Most of us have not experienced the kind of therapy which
takes you back to the birth moment, but we have all experienced fear, to a
greater or lesser extent, at certain times in our lives. The moment of birth is
a moment of primal fear. It is primal because it is the first moment in our
lives when we are forced to come to terms with need. This need is massive and,
for the newborn child, wholly incomprehensible. In the moment of birth it makes
itself felt as an urgent need for immediate survival – air, nourishment and the
closeness of another human body, the latter two being of a piece.
The need for tactile relationship endures. Long after we
are able to breathe independently, and feed and clothe ourselves, there remains
a deep need for the ‘other’. As emotionally healthy adults this need is fully
met when we can recognise, and perhaps meet, another person’s need as well.
Those who have experienced emotional abuse in childhood (and all abuse is
emotional), will go on through life trying to have their emotional needs met,
either by repeating the pattern learned through their parents or, perhaps, by
trying to prevent or make up for the neglect they experienced by making
themselves indispensible to others, both of these coping strategies leading to
further toxic relationships and thwarted lives.

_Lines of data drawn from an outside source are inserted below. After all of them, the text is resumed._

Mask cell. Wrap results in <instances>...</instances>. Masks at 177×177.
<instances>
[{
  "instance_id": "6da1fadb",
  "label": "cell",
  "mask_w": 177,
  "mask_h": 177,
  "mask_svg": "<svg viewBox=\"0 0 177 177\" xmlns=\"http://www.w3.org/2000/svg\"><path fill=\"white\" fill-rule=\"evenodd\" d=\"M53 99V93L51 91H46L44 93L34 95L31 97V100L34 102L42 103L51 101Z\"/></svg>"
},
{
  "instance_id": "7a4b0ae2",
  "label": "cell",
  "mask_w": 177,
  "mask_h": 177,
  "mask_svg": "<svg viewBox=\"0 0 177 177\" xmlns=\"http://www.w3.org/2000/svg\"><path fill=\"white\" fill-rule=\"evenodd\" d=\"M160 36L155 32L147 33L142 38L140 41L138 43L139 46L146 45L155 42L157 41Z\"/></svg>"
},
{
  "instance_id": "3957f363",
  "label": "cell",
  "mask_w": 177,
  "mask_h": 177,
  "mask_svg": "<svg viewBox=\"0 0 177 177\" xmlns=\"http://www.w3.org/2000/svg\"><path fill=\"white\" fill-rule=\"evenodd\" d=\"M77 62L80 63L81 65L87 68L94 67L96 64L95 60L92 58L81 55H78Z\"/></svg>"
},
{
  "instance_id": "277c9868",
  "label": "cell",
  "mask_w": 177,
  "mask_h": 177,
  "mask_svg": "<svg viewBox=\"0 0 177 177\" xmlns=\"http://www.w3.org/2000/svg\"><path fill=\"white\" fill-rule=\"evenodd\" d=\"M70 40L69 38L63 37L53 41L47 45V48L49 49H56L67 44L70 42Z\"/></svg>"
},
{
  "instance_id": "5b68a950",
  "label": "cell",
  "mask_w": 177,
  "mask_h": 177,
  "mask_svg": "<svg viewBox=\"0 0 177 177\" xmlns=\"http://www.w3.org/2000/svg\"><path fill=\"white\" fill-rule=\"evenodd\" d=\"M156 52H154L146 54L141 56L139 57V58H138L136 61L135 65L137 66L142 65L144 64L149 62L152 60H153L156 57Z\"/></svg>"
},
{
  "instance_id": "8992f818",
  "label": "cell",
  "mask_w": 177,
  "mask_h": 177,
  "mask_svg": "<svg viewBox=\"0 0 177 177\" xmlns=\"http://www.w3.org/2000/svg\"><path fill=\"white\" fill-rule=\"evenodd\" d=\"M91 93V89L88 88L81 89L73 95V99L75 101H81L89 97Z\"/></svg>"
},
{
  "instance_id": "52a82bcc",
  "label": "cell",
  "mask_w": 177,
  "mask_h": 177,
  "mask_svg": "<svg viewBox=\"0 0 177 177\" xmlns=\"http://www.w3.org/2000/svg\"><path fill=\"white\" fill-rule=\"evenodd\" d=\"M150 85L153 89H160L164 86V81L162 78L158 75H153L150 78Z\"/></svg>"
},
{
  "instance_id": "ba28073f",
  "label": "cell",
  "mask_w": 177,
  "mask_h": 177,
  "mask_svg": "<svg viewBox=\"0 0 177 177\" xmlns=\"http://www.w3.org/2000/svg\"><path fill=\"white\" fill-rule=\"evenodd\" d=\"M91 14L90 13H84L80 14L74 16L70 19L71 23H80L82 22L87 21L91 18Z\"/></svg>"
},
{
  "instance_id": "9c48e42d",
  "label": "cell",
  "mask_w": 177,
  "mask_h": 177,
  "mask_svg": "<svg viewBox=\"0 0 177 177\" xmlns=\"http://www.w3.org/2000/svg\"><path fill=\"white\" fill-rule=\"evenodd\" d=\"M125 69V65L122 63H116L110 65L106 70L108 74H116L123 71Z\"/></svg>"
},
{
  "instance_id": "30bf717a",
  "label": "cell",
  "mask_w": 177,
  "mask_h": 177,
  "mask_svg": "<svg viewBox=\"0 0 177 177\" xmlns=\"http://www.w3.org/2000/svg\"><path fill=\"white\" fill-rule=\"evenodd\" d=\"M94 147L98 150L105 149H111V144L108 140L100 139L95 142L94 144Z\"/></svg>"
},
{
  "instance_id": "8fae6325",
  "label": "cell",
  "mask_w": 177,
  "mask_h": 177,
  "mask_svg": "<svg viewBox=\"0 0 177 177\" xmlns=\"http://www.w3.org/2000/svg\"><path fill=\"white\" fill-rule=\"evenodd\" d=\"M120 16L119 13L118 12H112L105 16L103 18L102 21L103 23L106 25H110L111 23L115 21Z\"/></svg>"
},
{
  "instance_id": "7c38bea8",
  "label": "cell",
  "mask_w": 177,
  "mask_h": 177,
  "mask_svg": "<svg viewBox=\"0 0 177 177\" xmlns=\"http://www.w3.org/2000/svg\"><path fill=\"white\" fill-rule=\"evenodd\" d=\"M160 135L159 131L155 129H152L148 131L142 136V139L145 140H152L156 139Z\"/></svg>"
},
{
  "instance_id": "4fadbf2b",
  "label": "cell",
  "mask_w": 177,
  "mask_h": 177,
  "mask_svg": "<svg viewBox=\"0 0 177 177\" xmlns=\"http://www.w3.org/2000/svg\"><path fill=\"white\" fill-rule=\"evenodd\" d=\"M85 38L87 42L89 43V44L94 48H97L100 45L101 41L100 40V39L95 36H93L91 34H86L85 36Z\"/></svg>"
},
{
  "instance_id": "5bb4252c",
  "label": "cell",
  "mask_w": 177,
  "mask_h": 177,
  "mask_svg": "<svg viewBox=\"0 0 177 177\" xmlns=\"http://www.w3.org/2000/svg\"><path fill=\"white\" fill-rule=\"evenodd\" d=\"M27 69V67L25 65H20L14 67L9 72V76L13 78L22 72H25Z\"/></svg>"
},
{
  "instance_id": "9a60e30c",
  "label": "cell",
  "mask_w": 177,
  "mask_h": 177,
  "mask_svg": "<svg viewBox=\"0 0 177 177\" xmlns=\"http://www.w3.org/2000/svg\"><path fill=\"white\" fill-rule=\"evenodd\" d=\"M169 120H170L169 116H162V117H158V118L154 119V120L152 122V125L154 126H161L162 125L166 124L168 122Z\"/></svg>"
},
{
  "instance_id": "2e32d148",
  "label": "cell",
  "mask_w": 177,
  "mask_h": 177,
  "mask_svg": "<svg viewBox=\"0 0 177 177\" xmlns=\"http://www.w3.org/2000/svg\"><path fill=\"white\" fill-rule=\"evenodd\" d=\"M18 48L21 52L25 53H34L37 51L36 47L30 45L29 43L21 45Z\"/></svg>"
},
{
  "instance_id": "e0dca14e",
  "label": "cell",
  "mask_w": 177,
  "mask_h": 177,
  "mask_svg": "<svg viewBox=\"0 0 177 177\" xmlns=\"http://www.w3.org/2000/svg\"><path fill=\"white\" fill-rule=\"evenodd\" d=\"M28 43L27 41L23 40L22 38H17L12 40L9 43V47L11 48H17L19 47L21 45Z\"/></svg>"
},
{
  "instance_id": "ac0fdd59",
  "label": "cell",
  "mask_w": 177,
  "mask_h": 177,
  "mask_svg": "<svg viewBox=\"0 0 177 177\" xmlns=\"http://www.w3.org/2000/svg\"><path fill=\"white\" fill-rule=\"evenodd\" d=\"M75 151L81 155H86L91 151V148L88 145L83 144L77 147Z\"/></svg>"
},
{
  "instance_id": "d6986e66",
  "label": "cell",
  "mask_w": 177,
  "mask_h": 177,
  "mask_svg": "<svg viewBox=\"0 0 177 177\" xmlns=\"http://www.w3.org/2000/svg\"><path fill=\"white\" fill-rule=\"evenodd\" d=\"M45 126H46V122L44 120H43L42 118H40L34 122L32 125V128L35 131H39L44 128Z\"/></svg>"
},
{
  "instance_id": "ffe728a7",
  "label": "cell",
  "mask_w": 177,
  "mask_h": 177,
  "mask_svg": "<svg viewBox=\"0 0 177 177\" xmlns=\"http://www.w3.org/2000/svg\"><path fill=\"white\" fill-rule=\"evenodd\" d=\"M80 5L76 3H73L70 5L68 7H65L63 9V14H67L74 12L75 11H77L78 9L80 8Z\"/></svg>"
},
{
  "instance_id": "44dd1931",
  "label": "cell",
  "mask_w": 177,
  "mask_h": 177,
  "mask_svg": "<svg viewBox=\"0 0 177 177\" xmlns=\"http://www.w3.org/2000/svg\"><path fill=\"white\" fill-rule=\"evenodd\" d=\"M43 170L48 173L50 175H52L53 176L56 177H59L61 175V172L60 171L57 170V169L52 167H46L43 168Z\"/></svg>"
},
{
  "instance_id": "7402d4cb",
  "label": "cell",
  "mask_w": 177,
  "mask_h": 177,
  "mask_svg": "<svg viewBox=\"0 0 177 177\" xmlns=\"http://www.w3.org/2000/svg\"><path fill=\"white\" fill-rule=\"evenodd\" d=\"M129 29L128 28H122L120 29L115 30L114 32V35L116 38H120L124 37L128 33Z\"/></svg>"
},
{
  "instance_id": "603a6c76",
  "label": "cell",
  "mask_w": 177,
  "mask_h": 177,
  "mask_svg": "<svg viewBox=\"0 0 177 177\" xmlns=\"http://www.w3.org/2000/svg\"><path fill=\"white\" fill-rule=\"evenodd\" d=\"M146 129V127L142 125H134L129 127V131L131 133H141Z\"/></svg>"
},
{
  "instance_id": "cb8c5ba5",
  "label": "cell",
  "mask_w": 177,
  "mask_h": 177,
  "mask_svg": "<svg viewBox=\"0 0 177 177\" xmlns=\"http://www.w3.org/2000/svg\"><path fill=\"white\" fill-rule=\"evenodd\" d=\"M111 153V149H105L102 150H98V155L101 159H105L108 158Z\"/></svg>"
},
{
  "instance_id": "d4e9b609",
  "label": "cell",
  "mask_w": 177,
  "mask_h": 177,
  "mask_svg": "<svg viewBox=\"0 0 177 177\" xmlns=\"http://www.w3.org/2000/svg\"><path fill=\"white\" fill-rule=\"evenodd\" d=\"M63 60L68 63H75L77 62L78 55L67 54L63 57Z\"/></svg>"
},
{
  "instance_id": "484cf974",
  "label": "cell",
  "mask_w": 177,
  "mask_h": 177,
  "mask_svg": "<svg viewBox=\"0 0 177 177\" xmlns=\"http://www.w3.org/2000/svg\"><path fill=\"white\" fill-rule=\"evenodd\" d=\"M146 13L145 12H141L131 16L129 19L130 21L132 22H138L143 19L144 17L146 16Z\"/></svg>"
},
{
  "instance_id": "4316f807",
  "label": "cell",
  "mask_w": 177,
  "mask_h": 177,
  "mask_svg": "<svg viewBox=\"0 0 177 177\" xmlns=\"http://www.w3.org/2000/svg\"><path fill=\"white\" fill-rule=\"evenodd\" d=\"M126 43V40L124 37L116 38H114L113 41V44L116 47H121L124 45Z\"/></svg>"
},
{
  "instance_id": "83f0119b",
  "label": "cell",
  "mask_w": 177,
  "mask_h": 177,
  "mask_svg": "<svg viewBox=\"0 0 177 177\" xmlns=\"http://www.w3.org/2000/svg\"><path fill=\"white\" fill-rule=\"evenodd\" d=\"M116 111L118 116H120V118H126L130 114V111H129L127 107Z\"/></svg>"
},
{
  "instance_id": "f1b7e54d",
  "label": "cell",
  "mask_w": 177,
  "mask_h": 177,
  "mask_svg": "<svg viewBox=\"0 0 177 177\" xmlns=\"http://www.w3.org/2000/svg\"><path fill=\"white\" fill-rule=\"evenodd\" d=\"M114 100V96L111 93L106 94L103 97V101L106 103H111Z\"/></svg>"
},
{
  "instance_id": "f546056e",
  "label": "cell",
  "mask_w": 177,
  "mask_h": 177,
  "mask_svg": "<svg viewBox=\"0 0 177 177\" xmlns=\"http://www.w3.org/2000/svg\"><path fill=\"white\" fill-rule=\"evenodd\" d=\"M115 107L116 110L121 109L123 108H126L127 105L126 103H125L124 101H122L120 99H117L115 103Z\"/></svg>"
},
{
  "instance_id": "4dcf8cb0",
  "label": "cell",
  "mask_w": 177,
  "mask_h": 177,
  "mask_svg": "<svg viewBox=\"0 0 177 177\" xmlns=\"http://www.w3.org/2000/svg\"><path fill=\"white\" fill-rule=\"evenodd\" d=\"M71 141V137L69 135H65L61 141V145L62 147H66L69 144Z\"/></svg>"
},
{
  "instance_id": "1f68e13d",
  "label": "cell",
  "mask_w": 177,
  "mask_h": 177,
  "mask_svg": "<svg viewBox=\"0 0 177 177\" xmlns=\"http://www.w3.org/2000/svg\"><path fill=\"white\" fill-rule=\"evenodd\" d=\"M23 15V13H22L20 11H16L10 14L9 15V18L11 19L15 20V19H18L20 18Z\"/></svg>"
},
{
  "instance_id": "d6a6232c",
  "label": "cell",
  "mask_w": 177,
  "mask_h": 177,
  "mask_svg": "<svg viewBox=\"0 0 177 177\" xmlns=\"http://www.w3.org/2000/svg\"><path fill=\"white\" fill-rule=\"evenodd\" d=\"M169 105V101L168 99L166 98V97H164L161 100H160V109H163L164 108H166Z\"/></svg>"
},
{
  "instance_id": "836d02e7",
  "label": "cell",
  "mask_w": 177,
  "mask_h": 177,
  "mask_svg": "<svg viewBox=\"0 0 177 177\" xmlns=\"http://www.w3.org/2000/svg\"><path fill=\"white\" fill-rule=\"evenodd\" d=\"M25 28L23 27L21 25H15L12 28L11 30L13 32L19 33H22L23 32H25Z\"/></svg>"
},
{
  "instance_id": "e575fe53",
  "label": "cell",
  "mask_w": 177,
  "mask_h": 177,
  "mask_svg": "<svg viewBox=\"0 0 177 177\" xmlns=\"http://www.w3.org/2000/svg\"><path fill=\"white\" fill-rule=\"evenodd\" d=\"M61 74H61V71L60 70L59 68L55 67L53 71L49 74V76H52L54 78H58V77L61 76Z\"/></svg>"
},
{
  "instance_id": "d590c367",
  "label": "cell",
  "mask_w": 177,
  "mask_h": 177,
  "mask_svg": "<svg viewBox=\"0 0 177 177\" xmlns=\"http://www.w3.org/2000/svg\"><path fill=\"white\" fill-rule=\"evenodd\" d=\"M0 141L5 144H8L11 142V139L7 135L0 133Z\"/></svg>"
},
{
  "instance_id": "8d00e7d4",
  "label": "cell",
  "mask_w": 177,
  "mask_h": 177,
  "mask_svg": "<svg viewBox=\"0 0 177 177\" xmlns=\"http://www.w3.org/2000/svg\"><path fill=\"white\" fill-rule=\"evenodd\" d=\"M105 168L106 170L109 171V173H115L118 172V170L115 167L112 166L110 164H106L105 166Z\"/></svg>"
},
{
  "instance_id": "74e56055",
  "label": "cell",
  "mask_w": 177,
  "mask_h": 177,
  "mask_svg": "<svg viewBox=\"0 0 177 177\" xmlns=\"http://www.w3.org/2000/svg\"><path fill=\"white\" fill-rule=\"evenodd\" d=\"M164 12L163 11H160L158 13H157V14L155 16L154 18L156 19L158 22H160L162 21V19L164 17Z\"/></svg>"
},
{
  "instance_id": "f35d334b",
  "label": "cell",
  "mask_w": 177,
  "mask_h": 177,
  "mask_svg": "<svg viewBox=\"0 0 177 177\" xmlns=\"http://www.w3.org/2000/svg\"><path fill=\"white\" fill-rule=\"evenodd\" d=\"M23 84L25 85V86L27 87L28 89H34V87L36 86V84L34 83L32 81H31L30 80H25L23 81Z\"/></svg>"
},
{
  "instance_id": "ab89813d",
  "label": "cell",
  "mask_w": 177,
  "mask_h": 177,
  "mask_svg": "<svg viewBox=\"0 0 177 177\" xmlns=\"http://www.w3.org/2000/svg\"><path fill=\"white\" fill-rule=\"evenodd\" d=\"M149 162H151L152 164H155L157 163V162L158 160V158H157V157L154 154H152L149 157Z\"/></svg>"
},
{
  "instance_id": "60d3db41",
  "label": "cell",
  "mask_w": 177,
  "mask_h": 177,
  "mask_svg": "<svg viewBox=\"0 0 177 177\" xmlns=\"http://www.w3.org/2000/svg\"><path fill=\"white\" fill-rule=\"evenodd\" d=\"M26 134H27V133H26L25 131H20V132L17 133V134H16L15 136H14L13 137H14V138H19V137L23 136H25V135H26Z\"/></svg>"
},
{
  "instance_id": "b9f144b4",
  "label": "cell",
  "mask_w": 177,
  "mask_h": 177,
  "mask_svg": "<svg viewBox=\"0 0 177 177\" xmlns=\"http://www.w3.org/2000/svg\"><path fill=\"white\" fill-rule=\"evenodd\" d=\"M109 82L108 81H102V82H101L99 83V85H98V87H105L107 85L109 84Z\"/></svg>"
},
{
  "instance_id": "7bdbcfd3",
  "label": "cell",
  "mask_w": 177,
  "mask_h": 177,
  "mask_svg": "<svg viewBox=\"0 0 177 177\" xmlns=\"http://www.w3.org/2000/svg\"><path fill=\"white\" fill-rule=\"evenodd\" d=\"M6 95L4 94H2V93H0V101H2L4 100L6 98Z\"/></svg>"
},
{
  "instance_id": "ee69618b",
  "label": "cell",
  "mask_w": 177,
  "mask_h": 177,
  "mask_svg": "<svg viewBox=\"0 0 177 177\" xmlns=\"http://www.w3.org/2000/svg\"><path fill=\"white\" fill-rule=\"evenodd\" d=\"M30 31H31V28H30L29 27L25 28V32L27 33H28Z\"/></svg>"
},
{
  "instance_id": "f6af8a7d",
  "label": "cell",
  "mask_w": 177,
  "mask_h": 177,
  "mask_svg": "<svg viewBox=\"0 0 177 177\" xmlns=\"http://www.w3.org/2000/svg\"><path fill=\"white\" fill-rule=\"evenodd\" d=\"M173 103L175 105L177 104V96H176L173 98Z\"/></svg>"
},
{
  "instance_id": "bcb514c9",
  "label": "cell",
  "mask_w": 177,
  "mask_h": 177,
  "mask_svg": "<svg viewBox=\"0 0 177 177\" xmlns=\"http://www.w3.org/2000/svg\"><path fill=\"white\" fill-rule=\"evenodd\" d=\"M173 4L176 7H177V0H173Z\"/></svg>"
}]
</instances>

This is why I find the story of the risen Christ meeting
a grieving friend in the garden so significant. It is a moment of healing in
which the friend is not only restored to herself but ‘given permission’ to use her giftedness.
She is tasked with announcing the good news of the Resurrection to others. But
first, Jesus asks her why she is weeping and who she is seeking.
I think her tears
and his questions speak of the human condition itself. We are all, at times,
weeping for what has been lost or never fully realised in our lives. Even so,
there is a paradox in the conversation between Christ and Mary, as it is
recorded in St. John’s gospel. Mary, on realising who is speaking to her,
reaches out to grasp him. She needs him. But he tells her not to touch him
because he is not yet risen to the Father. Later, though, he will invite
Thomas, the one who needs empirical proof before he can believe in the ‘hallucinations’
of someone as distraught as Mary (we are always a bit hard on Thomas) will be
invited to touch him.
This seems a little unfair. It should have been the other
way round, Mary being allowed to hold him, rather than Thomas the sceptic. Unless,
of course, we think more deeply about the need being expressed by Mary. It is a
quite different need from Thomas’s. Mary’s need represents what we are all
seeking in that deep hidden part of ourselves. It takes us back to our first
breath, our first cry of need for someone. Mary’s need is more than a need for
reassurance that what she is seeing and longing for is in fact happening, as
was promised. It implies hope fulfilled in a moment of deep need.
She recognises Christ as ‘Rabboni’, the beloved Teacher,
as he says her name. Part of the reason for our chronic loneliness as a
society, or as members of a particular church, is that we seldom hear our name
being called – our name being the person we really are. It may even be necessary to hide who we are, or to deny
our giftedness, because there are some who fear us. Their fear will translate
as envy and could destroy us.
The same thing can happen in families. Abusive parents
fear, and want to suppress or control, the real person in their child, because
that person challenges them. In being who and what they are, they show their
parents the truth about themselves. Truth spoken through another person’s
integrity can remind others that they are not who they imagine themselves to
be, or would like others to believe they are. Truth spoken through another’s
integrity, or giftedness, can make another person feel undermined or
threatened. No wonder, then, that the women who brought the news of the
resurrection to Christ’s closest friends were dismissed as ‘foolish’.